UNUTULAN MESLEKLER..
Aslında hedeflenen, eskiye iyisiyle kötüsüyle sorgulamadan sahip çıkmak değil, yeniliği yakalayabilmek adına, yenileşebilmek için, gözden çıkardığımız gerekli değerlerimizi korumak.
Maddi olsun, manevi olsun, ne değerlerimiz var yitirdiğimiz, yitirirken gözümüzü kırpmaya bile zaman bulamadığımız. İyi düşünmek gerekiyor, değişmeyen tek şey değişimdir diye bakarken, bu değişimin getirdikleri, götürdüklerinin yerine daha güzelini bırakabiliyor mu? Bunların hesabını doğru yapıp, yaşanılanları hazmederek çıkılmadıktan sonra bir yola, yoldaki engellerden daha çok şikayet ederiz.
Meslekler vardı eskiden... Aile boyu çoluk çocuğun bile çalıştığı işleri yetiştirebilmek için...

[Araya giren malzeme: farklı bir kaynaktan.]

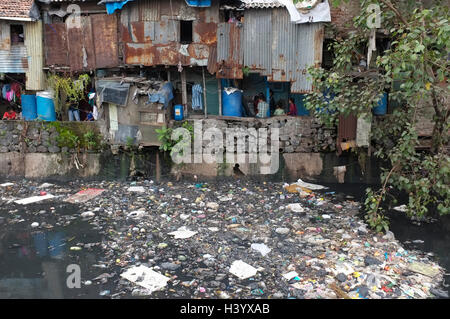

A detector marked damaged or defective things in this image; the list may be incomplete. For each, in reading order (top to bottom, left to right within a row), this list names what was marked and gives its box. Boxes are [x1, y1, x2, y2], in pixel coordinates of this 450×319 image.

rusty corrugated metal wall [24, 20, 46, 90]
rusted metal sheet [43, 22, 67, 66]
rusted metal sheet [91, 14, 118, 69]
rusty corrugated metal wall [218, 7, 324, 92]
rusted metal sheet [338, 114, 358, 156]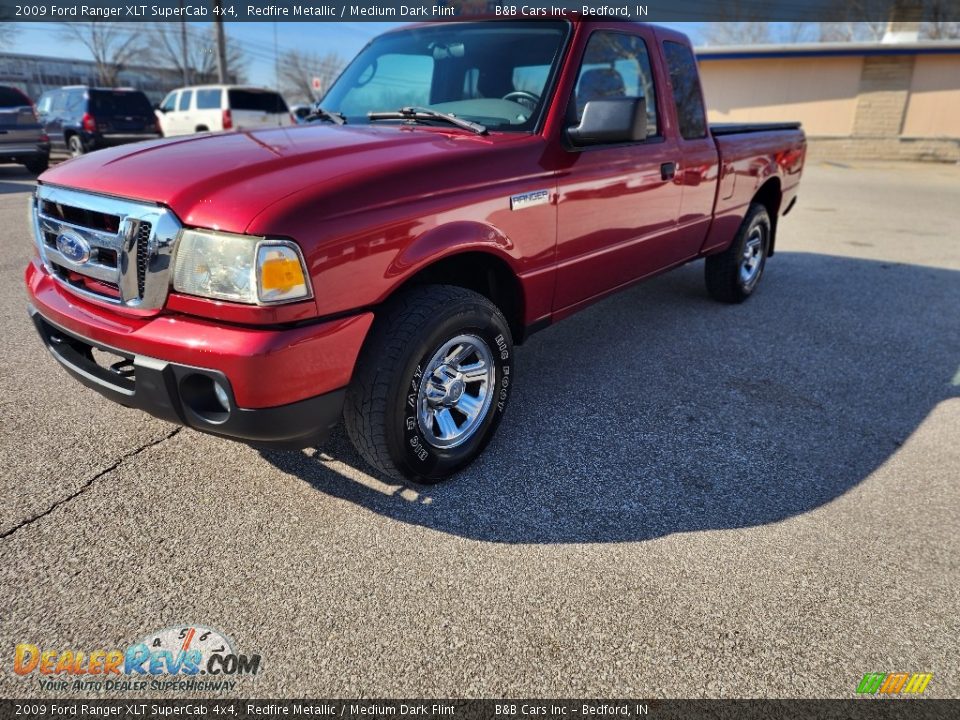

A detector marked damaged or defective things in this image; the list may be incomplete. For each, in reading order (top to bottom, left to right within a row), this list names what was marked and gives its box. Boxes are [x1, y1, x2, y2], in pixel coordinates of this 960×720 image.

pavement crack [0, 428, 182, 540]
cracked pavement [0, 162, 956, 696]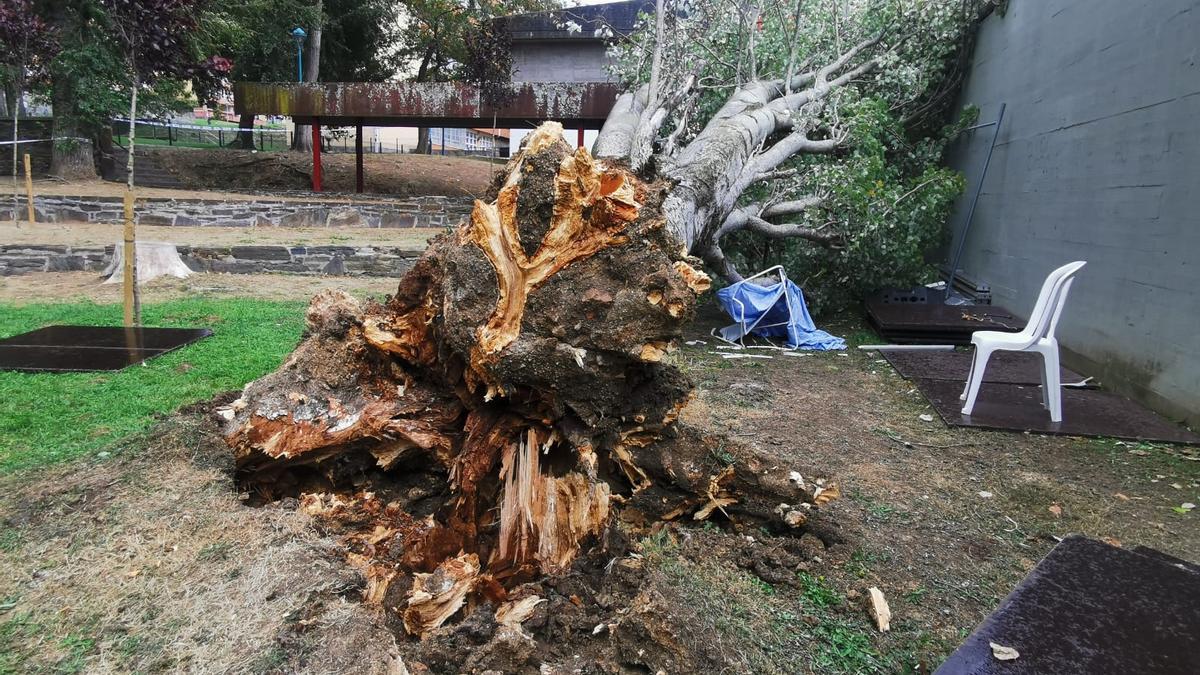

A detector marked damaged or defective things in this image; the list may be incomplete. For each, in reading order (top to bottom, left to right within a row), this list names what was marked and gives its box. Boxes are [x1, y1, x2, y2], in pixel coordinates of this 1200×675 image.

splintered wood [220, 121, 830, 634]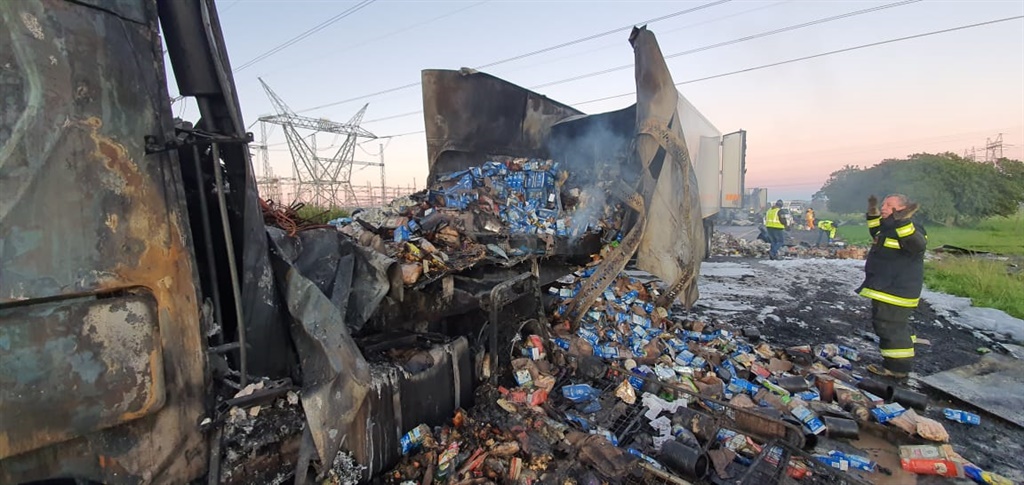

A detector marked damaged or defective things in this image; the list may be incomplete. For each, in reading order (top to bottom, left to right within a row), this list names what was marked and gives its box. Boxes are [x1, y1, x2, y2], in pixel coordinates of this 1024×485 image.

charred metal panel [417, 67, 581, 182]
rusted metal sheet [417, 67, 581, 182]
burnt truck door [0, 1, 207, 482]
rusted metal sheet [0, 1, 207, 482]
charred metal panel [0, 1, 207, 482]
burnt truck trailer [4, 0, 745, 484]
charred metal panel [0, 292, 163, 458]
rusted metal sheet [0, 292, 163, 460]
burnt cargo pile [380, 251, 1011, 482]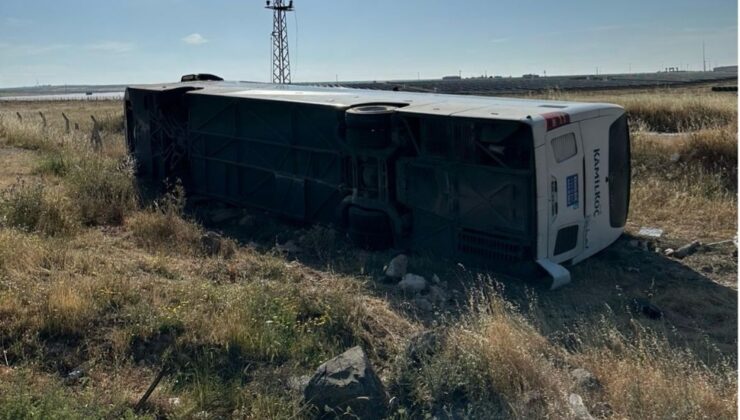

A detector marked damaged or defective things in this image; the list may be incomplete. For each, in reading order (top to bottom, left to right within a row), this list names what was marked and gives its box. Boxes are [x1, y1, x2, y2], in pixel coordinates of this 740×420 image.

overturned bus [123, 79, 632, 288]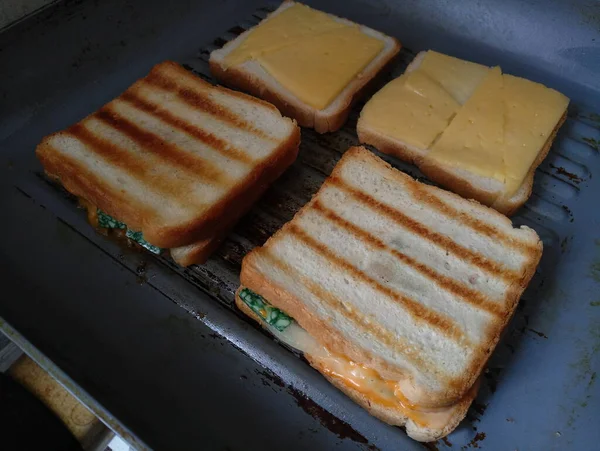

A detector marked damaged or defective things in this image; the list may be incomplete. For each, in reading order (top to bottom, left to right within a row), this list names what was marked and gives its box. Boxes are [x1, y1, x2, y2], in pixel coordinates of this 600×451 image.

burnt residue on pan [254, 370, 378, 448]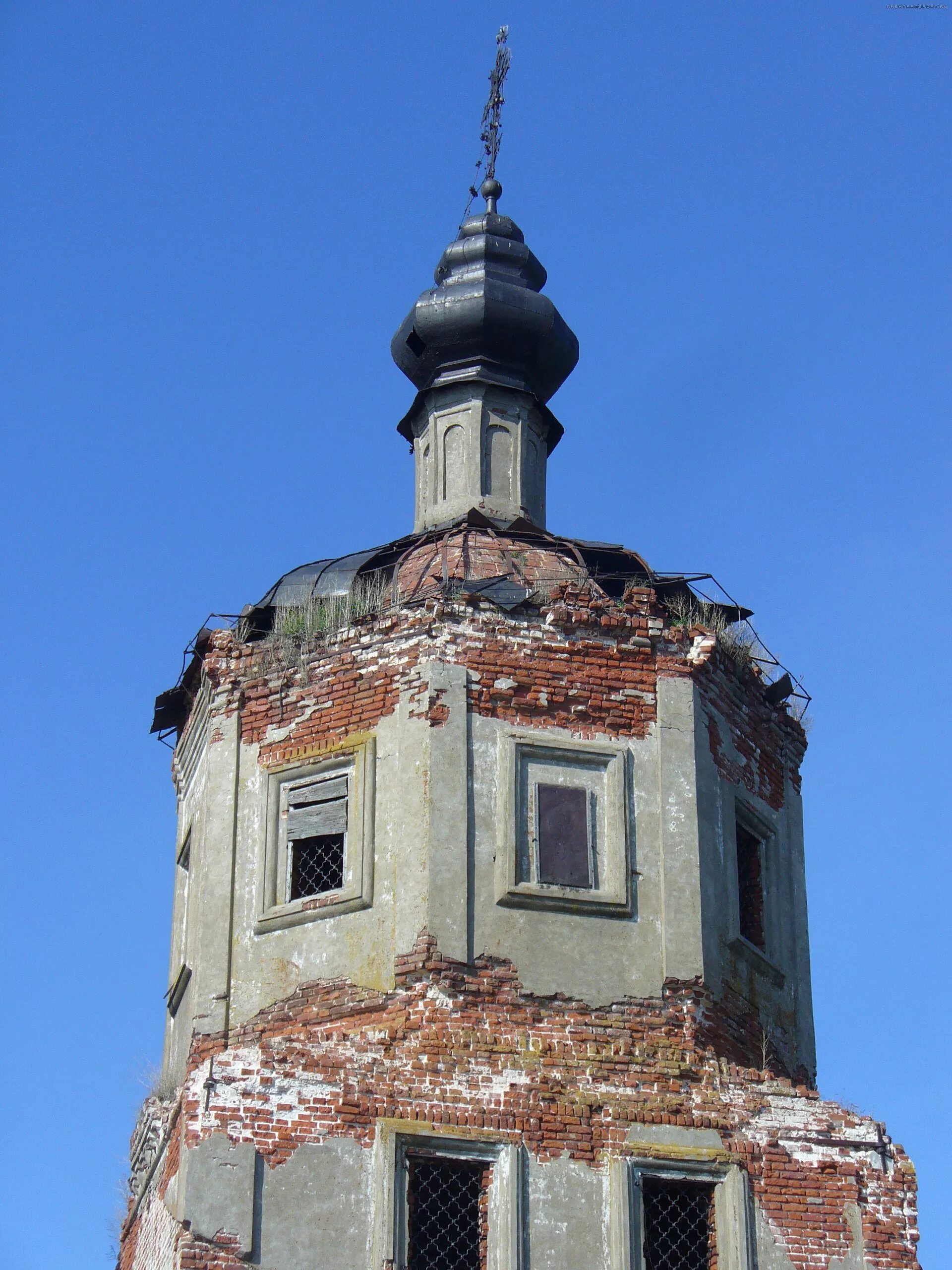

Yedi nesline geçim temin edeceği düşünülürdü meslek erbabının. Çuvalla para kazanırlardı. Çok zaman konu komşusu takılırdı “nereye koyacaksın bu kadar parayı” diye. Sonra zaman geldi işleri azalmaya başladı. Çoluk çocukla birlikte bütün ailenin çalıştığı halde müşterilerinden işleri bitiremediği için şikâyetler alan emektar sanatkârlar, müşteri beklemeye başladılar.
Gözleri yollara bakar oldu. Her sabah hevesle duayla açtılar ekmek kapılarını, sağı solu süpürdüler ama gözleri yollarda kaldı hep… Akşamları boynu bükük döndüler evlerine günlerce haftalarca.
UNUTULAN MESLEKLER..

Basmacı: Basma en yaygın kullanılan kumaştı; dar gelirli, hatta orta halli ailelerin kadın ve kızları basma giyerlerdi. Ayrıca amele, ırgat, yanaşma ve uşak boyundan erkeklerin mintanları da basmadandı. Seyyar basmacılar yelken bezinden büyükçe bir bohça, elde demir arşın sokak sokak dolaşırlardı. Basma satan bohçacı kadınlar günümüze kadar ulaştı.

Celep: Kentlere koyun ve sığır getirip satan esnafa celep denirdi. Celeplik büyük sermaye işiydi. Sürüler çobanlar tarafından uzak mesafelerden kente yaya getirilir; sürü yolda kısmen telef olurdu. İstanbul’ un et ihtiyacı önceleri Balkanlardan, sonraları Erzurum yaylasından karşılanmıştı. Sürüler İstanbul’ a büyük ölçüde Trabzon üzerinden sevk edilirdi.